Data Center – Corporate Buildings

Project Details

25 Megawatt Facility

No mechanical cooling

Evaporative Cooling Solution

Exceptional PUE of 1.16

A large data center which uses adiabatic cooling, operates with a PUE of 1.16 and avoided the need for a 7,000 ton chiller plant.

Data centers are known for their intense energy consumption, so new and innovative ways to creatively cool rows and rows of computer racks while being energy conscience was a real challenge. DB Engineering guided the design toward taking advantage of the surprisingly dry Seattle climate and cool the facility with outside air and evaporative cooling.
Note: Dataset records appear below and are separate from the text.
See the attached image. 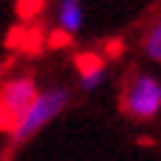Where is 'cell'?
Wrapping results in <instances>:
<instances>
[{
	"mask_svg": "<svg viewBox=\"0 0 161 161\" xmlns=\"http://www.w3.org/2000/svg\"><path fill=\"white\" fill-rule=\"evenodd\" d=\"M67 106H69V92H67L64 86H53V89L39 92L36 103H33L31 108H28V114L22 117L19 128L8 136V147H11V150L22 147L33 133H36V130H42L45 125H50V122L64 111Z\"/></svg>",
	"mask_w": 161,
	"mask_h": 161,
	"instance_id": "6da1fadb",
	"label": "cell"
},
{
	"mask_svg": "<svg viewBox=\"0 0 161 161\" xmlns=\"http://www.w3.org/2000/svg\"><path fill=\"white\" fill-rule=\"evenodd\" d=\"M42 89H36V80L31 75H19L11 78L0 86V133H14L22 122V117L28 114Z\"/></svg>",
	"mask_w": 161,
	"mask_h": 161,
	"instance_id": "7a4b0ae2",
	"label": "cell"
},
{
	"mask_svg": "<svg viewBox=\"0 0 161 161\" xmlns=\"http://www.w3.org/2000/svg\"><path fill=\"white\" fill-rule=\"evenodd\" d=\"M122 111L130 119H156L161 111V80L150 72H136L128 80L122 97Z\"/></svg>",
	"mask_w": 161,
	"mask_h": 161,
	"instance_id": "3957f363",
	"label": "cell"
},
{
	"mask_svg": "<svg viewBox=\"0 0 161 161\" xmlns=\"http://www.w3.org/2000/svg\"><path fill=\"white\" fill-rule=\"evenodd\" d=\"M56 19H58V28L67 33L80 31L83 25V8H80V0H58V11H56Z\"/></svg>",
	"mask_w": 161,
	"mask_h": 161,
	"instance_id": "277c9868",
	"label": "cell"
},
{
	"mask_svg": "<svg viewBox=\"0 0 161 161\" xmlns=\"http://www.w3.org/2000/svg\"><path fill=\"white\" fill-rule=\"evenodd\" d=\"M142 53H145L150 61L161 64V14L156 17V22L147 28L145 39H142Z\"/></svg>",
	"mask_w": 161,
	"mask_h": 161,
	"instance_id": "5b68a950",
	"label": "cell"
},
{
	"mask_svg": "<svg viewBox=\"0 0 161 161\" xmlns=\"http://www.w3.org/2000/svg\"><path fill=\"white\" fill-rule=\"evenodd\" d=\"M72 64H75L80 78H86V75H95L100 69H106V58L97 56V53H92V50H83V53H75Z\"/></svg>",
	"mask_w": 161,
	"mask_h": 161,
	"instance_id": "8992f818",
	"label": "cell"
},
{
	"mask_svg": "<svg viewBox=\"0 0 161 161\" xmlns=\"http://www.w3.org/2000/svg\"><path fill=\"white\" fill-rule=\"evenodd\" d=\"M67 45H72V33L61 31V28H56V31L47 33V47L50 50H61V47H67Z\"/></svg>",
	"mask_w": 161,
	"mask_h": 161,
	"instance_id": "52a82bcc",
	"label": "cell"
},
{
	"mask_svg": "<svg viewBox=\"0 0 161 161\" xmlns=\"http://www.w3.org/2000/svg\"><path fill=\"white\" fill-rule=\"evenodd\" d=\"M25 42H28V31H25L22 25L11 28L8 36H6V45H8V47H19V45H25Z\"/></svg>",
	"mask_w": 161,
	"mask_h": 161,
	"instance_id": "ba28073f",
	"label": "cell"
},
{
	"mask_svg": "<svg viewBox=\"0 0 161 161\" xmlns=\"http://www.w3.org/2000/svg\"><path fill=\"white\" fill-rule=\"evenodd\" d=\"M125 53V42L122 39H108L106 42V58H119Z\"/></svg>",
	"mask_w": 161,
	"mask_h": 161,
	"instance_id": "9c48e42d",
	"label": "cell"
},
{
	"mask_svg": "<svg viewBox=\"0 0 161 161\" xmlns=\"http://www.w3.org/2000/svg\"><path fill=\"white\" fill-rule=\"evenodd\" d=\"M139 145H142V147H153L156 142H153V139H147V136H142V139H139Z\"/></svg>",
	"mask_w": 161,
	"mask_h": 161,
	"instance_id": "30bf717a",
	"label": "cell"
}]
</instances>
The fundamental science behind HVAC has been well known for decades, but few get to apply that knowledge in new and innovative ways. DB Engineering’s clients continually push for new ways to do things and we’re expected to think “outside of the box” to solve design challenges. Understanding the science behind cooling and heating is the only way to know how things will work in reality. DB Engineering didn’t just show how nature could provide all the cooling the data center needed, they made it happen.

The project involved cooling a 40,000 square foot data center with an energy intensity of more than 600 w/sqft. Normally, that kind of cooling would be require chillers and cooling tower, pumps, controls and all the operations and maintenance staff that go with it. In this case, DB Engineering provided the Schematic Design documents to pursue an alternative approach. The entire facility would be cooled using evaporative cooling strategies and take advantage of the lower web bulb temperatures of the pacific northwest.

The facility operates at a very efficient PUE of 1.16, an industry benchmark where 1.0 is perfect and 1.5 is typical for those cooled with conventional HVAC systems. With the intensity of the energy use in the facility and the super efficiency of the system, the data center saves hundreds of thousands of dollars each year and set the standard for everyone in the industry to try to better. DB Engineering showed an industry it can save millions of dollars each year, reduce carbon footprints and lighten the load on existing power plants dealing with the steady increase in demand for data centers worldwide.